I’ve written this one pretty quickly because I’m busy this week, but I wanted to respond to Scott’s article because I find it interesting and because it seems like a good strategy for getting the word out about the blog.
Re: smaller models in the CoT paper: You can think of large language models as generally coming in two varieties. The ones you read headlines about - GPT and friends - tend to be decoder-only architectures that are ridiculously large (often 100B or more parameters.) An organization needs to be either large, rich, or highly specialized to fine-tune a model like this; the point is that they're supposed to be extremely flexible and expressive even without fine-tuning, useful for zero-shot and few-shot learning. You won't see "fine-tuned GPT-3" in a chart like this because very few people have the resources to fine-tune it, even if OpenAI gives them permission to.
The non-GPT models in the chart, including the one you're looking at - Multimodal-CoT - are encoder-only or encoder-decoder architectures, much smaller - usually less than 1B parameters - such that it's relatively feasible for an independent researcher or small organization to fine-tune one. They are the unglamorous-but-still-kind-of-cutting-edge workhorses of commercial AI. They're nowhere near as flexible or expressive as GPT and kin, but they can be as good or better at a single, well-defined task; e.g. classifying whether tweets about a company's product express positive or negative sentiment, or selecting the sentence on a web page most likely to answer a user's query.
So, fine-tuned versus not-fine-tuned is the lion's share of the explanation here, and why it's more-or-less expected to see much smaller models outperform GPT-3 on certain kinds of tasks. Vanilla GPT-3 has the incidental ability to complete a wide variety of tasks, as a side effect of its pre-training on next-word-prediction, whereas Multimodal-CoT is lightweight, great at doing one thing, and useless for anything else.
That's all true, and maybe I'm making a fool of myself here, but I've been following language models since back when results based on finetuning on datasets got all of the attention and 95% on text only problems with a quite difficult and varied dataset (from what I can tell) still seems just really phenomenal.
Compare finetuned performance on ARC-Easy with vastly larger models for example:
Re: smaller models in the CoT paper: You can think of large language models as generally coming in two varieties. The ones you read headlines about - GPT and friends - tend to be decoder-only architectures that are ridiculously large (often 100B or more parameters.) An organization needs to be either large, rich, or highly specialized to fine-tune a model like this; the point is that they're supposed to be extremely flexible and expressive even without fine-tuning, useful for zero-shot and few-shot learning. You won't see "fine-tuned GPT-3" in a chart like this because very few people have the resources to fine-tune it, even if OpenAI gives them permission to.
The non-GPT models in the chart, including the one you're looking at - Multimodal-CoT - are encoder-only or encoder-decoder architectures, much smaller - usually less than 1B parameters - such that it's relatively feasible for an independent researcher or small organization to fine-tune one. They are the unglamorous-but-still-kind-of-cutting-edge workhorses of commercial AI. They're nowhere near as flexible or expressive as GPT and kin, but they can be as good or better at a single, well-defined task; e.g. classifying whether tweets about a company's product express positive or negative sentiment, or selecting the sentence on a web page most likely to answer a user's query.

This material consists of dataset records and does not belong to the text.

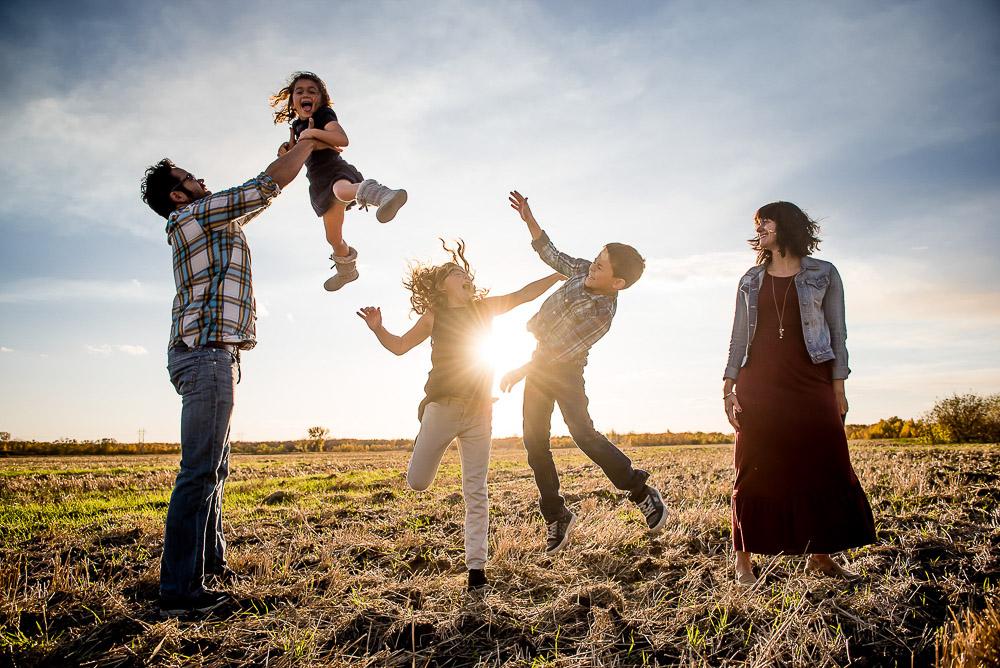 Family-Photographer-Winnipeg-018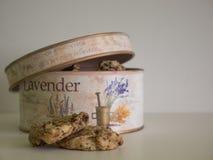 La mitad del tarro de galletas del vintage se abrió fotos de archivo libres de regalías
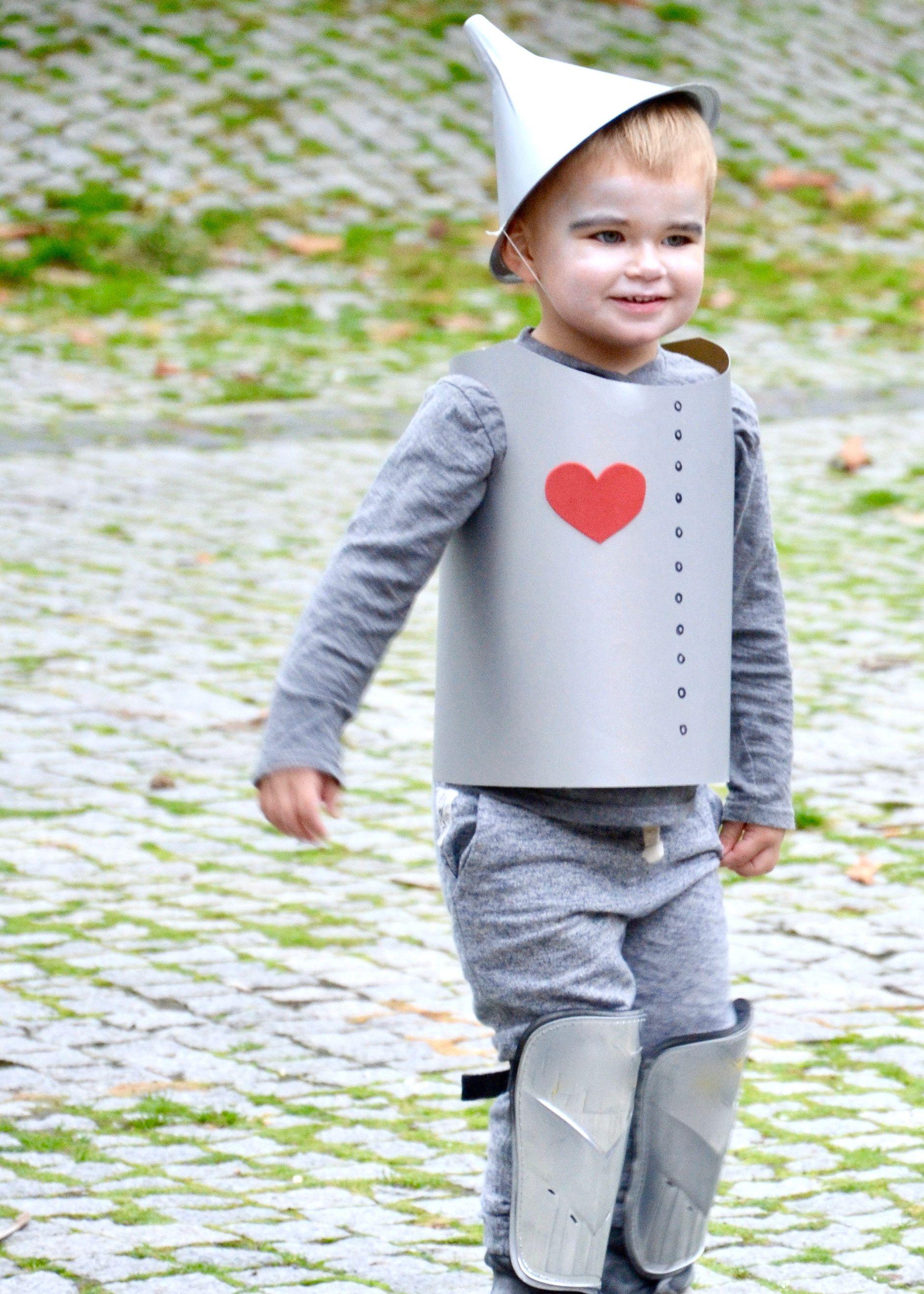 Diy Tin Man Costume This Sweet Happy Life Halloween Costumes For Kids Toddler Halloween Costumes Boy Halloween Costumes
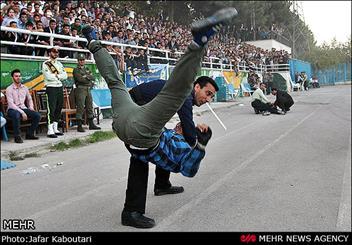 همایش بزرگ دفاع شخصی به مناسبت هفته نیروی انتظامی در مشهد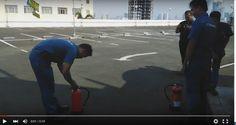 Video Demo alat Pemadam Api Pelatihan APAR: Gratis pelatihan APAR untuk setiap pembelian dari kami. Simulasi/ Demo pelatihan cara menggunakan alat pemadam api dengan baik dan benar secara Cuma-cuma. Baca juga: Cara Menggunakan A.P.A.R Alat Pemadam Kebakaran.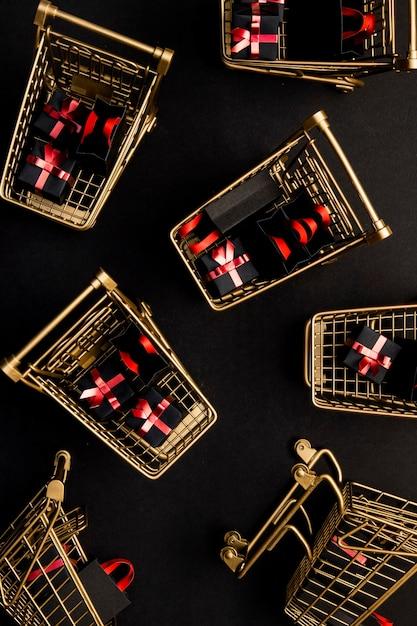 블랙 프라이데이 프로모션 제품으로 가득 찬 슈퍼마켓 트롤리 무료 사진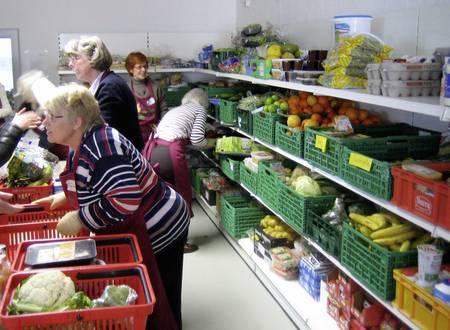 Die Lebensmittelausgabe in unserem Ladengeschäft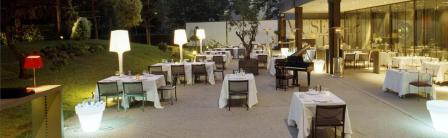 www.restaurantum.com_-_Bokado_-_Terraza_romantica_con_piano_1.JPG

So, fine-tuned versus not-fine-tuned is the lion's share of the explanation here, and why it's more-or-less expected to see much smaller models outperform GPT-3 on certain kinds of tasks. Vanilla GPT-3 has the incidental ability to complete a wide variety of tasks, as a side effect of its pre-training on next-word-prediction, whereas Multimodal-CoT is lightweight, great at doing one thing, and useless for anything else.
That's all true, and maybe I'm making a fool of myself here, but I've been following language models since back when results based on finetuning on datasets got all of the attention and 95% on text only problems with a quite difficult and varied dataset (from what I can tell) still seems just really phenomenal.
Compare finetuned performance on ARC-Easy with vastly larger models for example:
https://leaderboard.allenai.org/arc_easy/submission/c03ng2s9f4tt4ugi12q0
Did you use ChatGPT to write your response? I'm guessing not. That seems as strong an argument against your thoughts as any.
Disagree—the tech might (will) get better quickly.